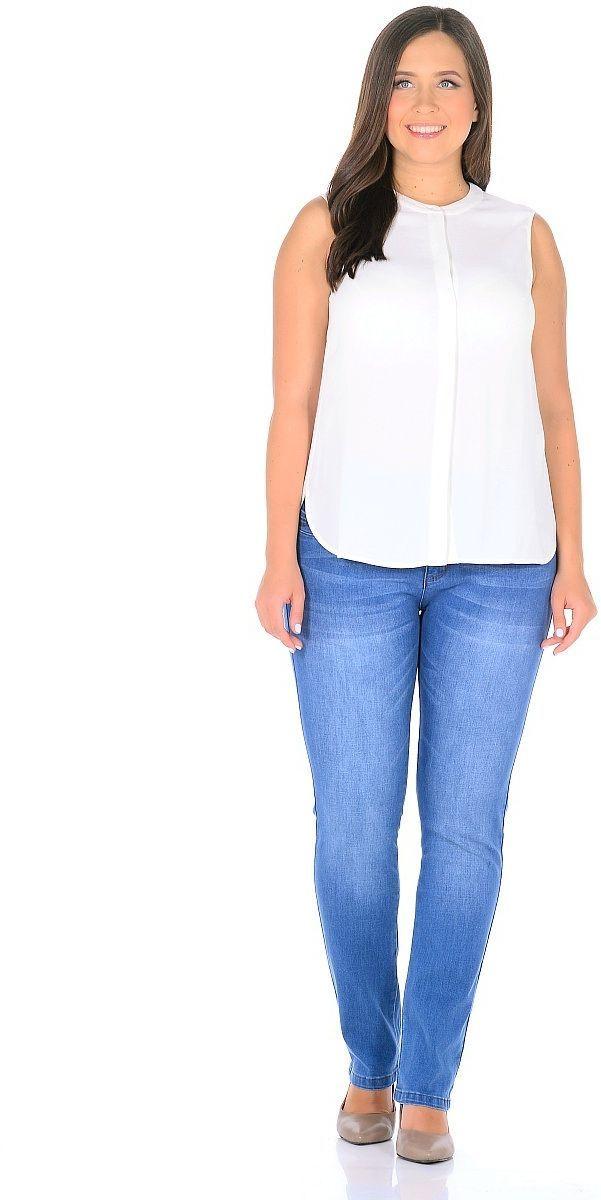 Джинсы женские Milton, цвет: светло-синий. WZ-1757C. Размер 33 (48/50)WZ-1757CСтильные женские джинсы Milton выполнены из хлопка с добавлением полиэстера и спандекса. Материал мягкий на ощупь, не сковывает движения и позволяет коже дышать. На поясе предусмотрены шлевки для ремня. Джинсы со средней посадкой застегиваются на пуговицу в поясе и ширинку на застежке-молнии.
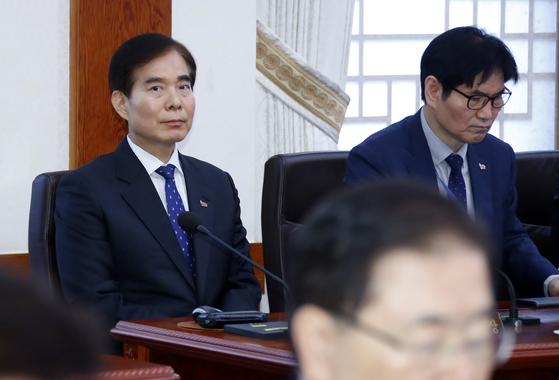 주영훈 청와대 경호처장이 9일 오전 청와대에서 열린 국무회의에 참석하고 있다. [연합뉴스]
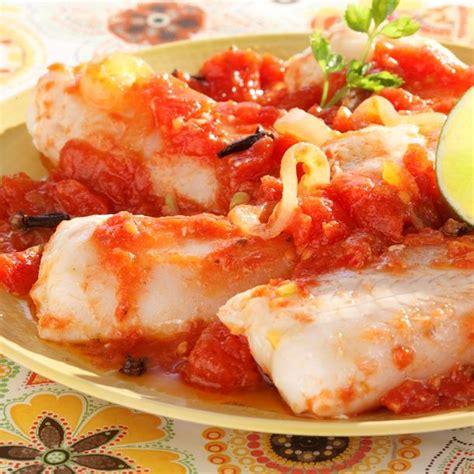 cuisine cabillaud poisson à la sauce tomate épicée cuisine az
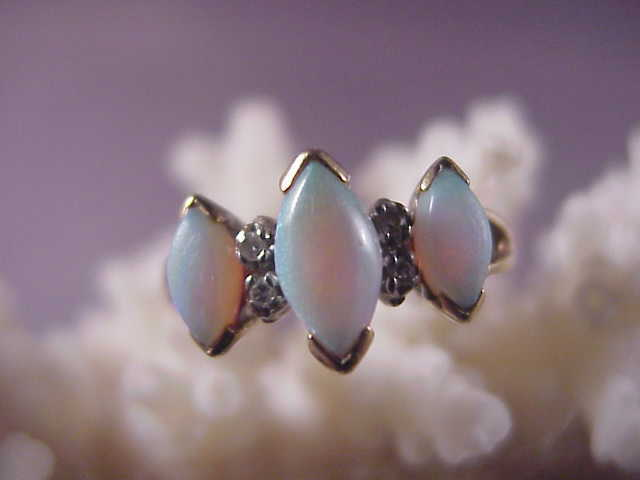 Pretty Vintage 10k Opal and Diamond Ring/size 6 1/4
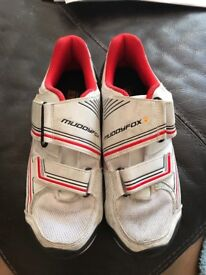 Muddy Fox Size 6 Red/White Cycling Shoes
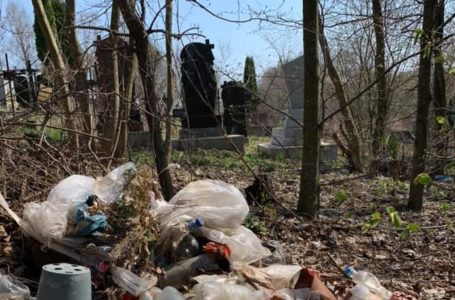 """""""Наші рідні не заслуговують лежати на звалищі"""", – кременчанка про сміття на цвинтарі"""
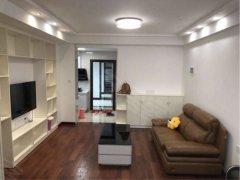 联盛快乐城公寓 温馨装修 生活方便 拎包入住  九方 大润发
☆ ☆ ☆ ☆
ASSIGNMENT:
Pictures don't belong in the copy. Retype exactly the lines from the one with "рідні не заслуговують" through the last line of the records.

EXERCISE SOLUTION:
 """""""Наші рідні не заслуговують лежати на звалищі"""", – кременчанка про сміття на цвинтарі"""
 联盛快乐城公寓 温馨装修 生活方便 拎包入住  九方 大润发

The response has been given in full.